U.S.A. (1976) (1977)
Ayako Takase and Cutter Hutton
Ayako Takase and Cutter Hutton, who co-founded Observatory design studio in 2001, grew up with differing backgrounds but a shared passion for design They each found their way to industrial design and then to each other while studying at the Rhode Island School of Design, where they remain active in teaching roles in addition to their design work.

Born in Bronxville, New York, Takase moved with her family to Japan when she was 2 years old and found herself immersed in both traditional and modern objects. “Design was everywhere,” she says. “And I had a mother who was very design-object conscious.” Takase developed a passion for art but also showed an aptitude for invention. “I just loved making things,” she says. “‘Oh, I need a shelf,’ and I would just go make it out of cardboard.”

Takase was drawn to industrial design, attracted to its jack-of-all-trades nature. “I was like, wow, that’s some magical occupation,” she says. “You have to think about people and psychology. You get to make things. You have to do research. You have to do analysis. You have to do math. It’s just everything.”

Hutton was similarly engaged from the very beginning. “I grew up working on old houses with my parents,” he says. “So understanding how to make things and using my hands was always really important to me.” But he’s best known in family lore for an opposite pursuit. “He took his mother’s sewing machine apart when he was 4 years old,” Takase says. “And no one could reassemble it,” Hutton adds.

Born in New Hampshire and raised in a host of states, Hutton pursued studies in architecture but switched to industrial design after a family friend introduced him to it. “I’m very much a problem-solving, gear-headed thinker,” he says, “but also very much interested in the way things look and how we experience them.”

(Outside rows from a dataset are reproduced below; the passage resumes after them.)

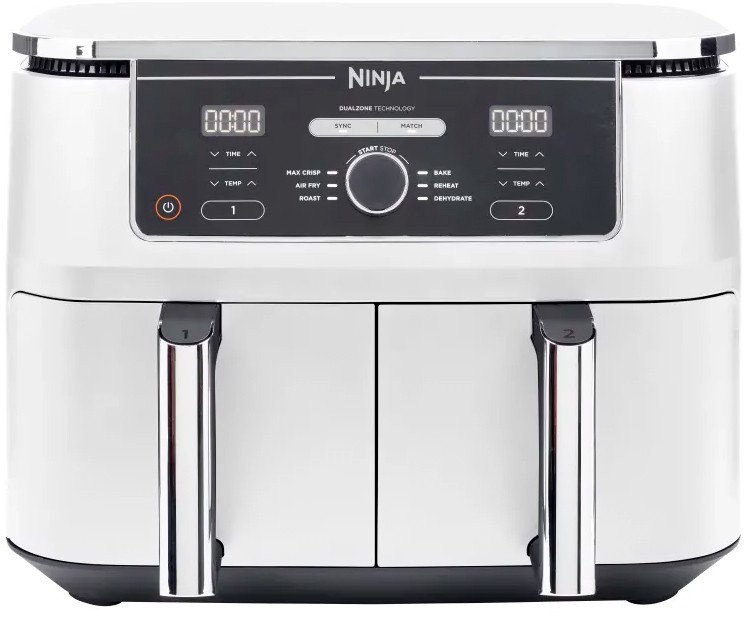Аэрогриль Ninja Air Fryer Dual zone AF400EUWH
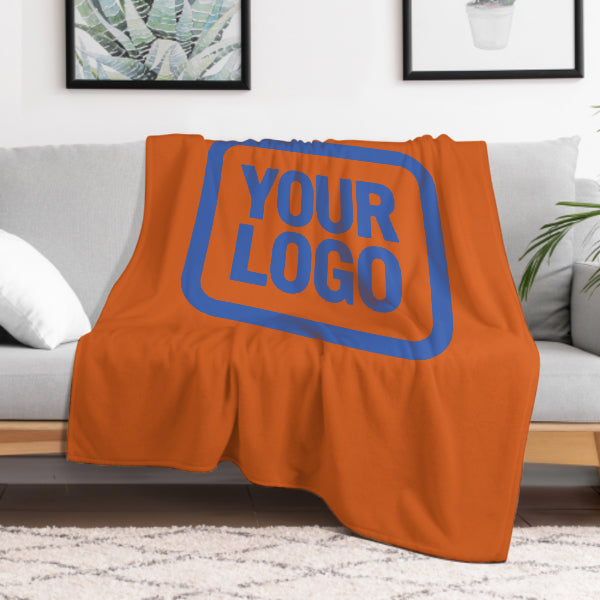 Maßgeschneidertes Orange Himmelblau Decke
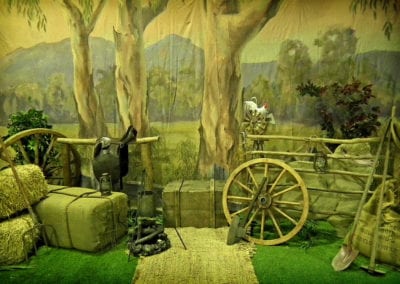 Australian Theme - Sydney Prop Specialists
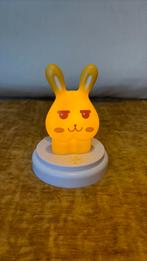 Nachtlampje konijn, Kinderen en Baby's, Kinderkamer | Inrichting en Decoratie, Ophalen of Verzenden, Zo goed als nieuw, Lamp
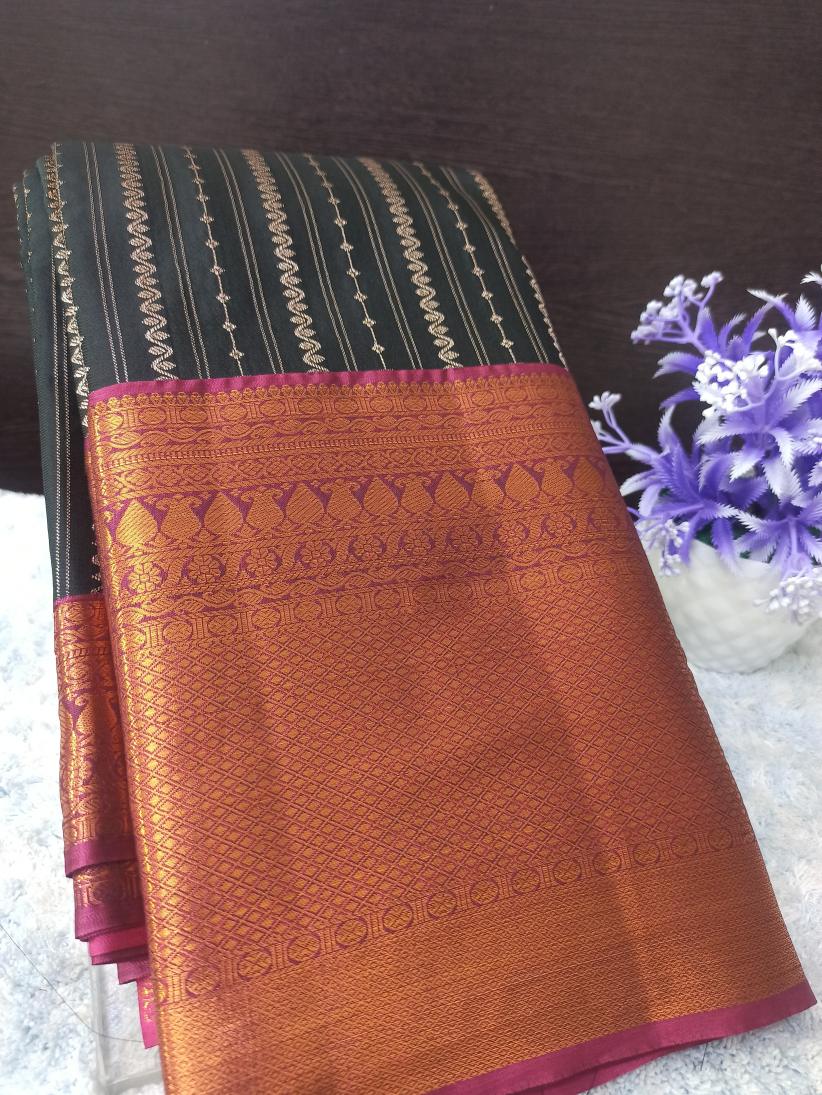 Kanchi Mix Silk Saree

These days, the designers work in Providence in a converted carriage house divided into a design area for the staff up front and a shop in back for modeling and prototyping. In their work, which ranges from a razor for Gillette to desks for Herman Miller, they strive for empathy with imagined users. “It’s study and research,” Takase says. “We become that person who will be using the design. There’s a lot of discussion and brainstorming. Then we sketch ideas and make mock-ups to see the design at the real scale. We’re very hands-on. We have to make it and experience it before we are satisfied.”